The problem is not so much intelligence but rather the uses, internal and external, that information is put. Policy misconceptions and weak will are more and more often to fault.
To consider weak policy or will absent the context of democratic societies, the proper and strong public impulse to be inner-directed must be prominent (compared to the purposeful external we-them distraction from internal horrors and ineptitude that is necessary to sustain dictatorial regimes) and the political context and constraints within which leaders must act.
To consider weak policy or will absent the context of other current events is to grievously misunderstand, and is a selectively misguiding path to present policy or actions, which also occur in the context of other current events.

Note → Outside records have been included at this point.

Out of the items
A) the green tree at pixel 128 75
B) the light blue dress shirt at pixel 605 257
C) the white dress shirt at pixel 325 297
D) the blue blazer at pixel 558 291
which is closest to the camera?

Ultimately, conspiracies have been proven again and again to be false. Those who insist upon them do little or nothing to further public understanding or consensus, or more adept current or future policies.
Now, all this said, there are commonly accepted lessons that have been learned from prior wars: The U.S. involvement could and should have been undertaken sooner or with more force.
The U.S. remained militarily unprepared -- isolationist thinking being predominant -- for World War II in the face of the clear threats, needing a year and more after Pearl Harbor to come up to strength. The U.S. disarmed rapidly – as the home front desired -- in the face of clear Soviet intent to subjugate Eastern Europe, and was reactive to that and the invasion of Korea, the reality shock of that to many leading to pendulum swings of emotion. In 1964, the electorate clearly rejected the overwhelming force needed to be directed directly on Hanoi to rein in Hanoi, and only in 1972 were some of these measures taken but to speed exit negotiations. Border and internal security defenses may have avoided 9/11, but were contrary to prevailing thought and emotions about civil liberties and budget priorities, and we’ve been playing slow catchup since, even hindered by those who ignore the lessons. The Sharon initiative in Suez was clearly successful, but the understanding and will to be so bold and successful was clearly lacking among current leaders in Israel whose electorate more desired peaceful seperation.
We don’t need conspiracy theories to understand the repeated failures to understand. Conspiracy theories are a democracy’s version of we-them, serving more to divert attention from realities than to enlighten or reliably guide.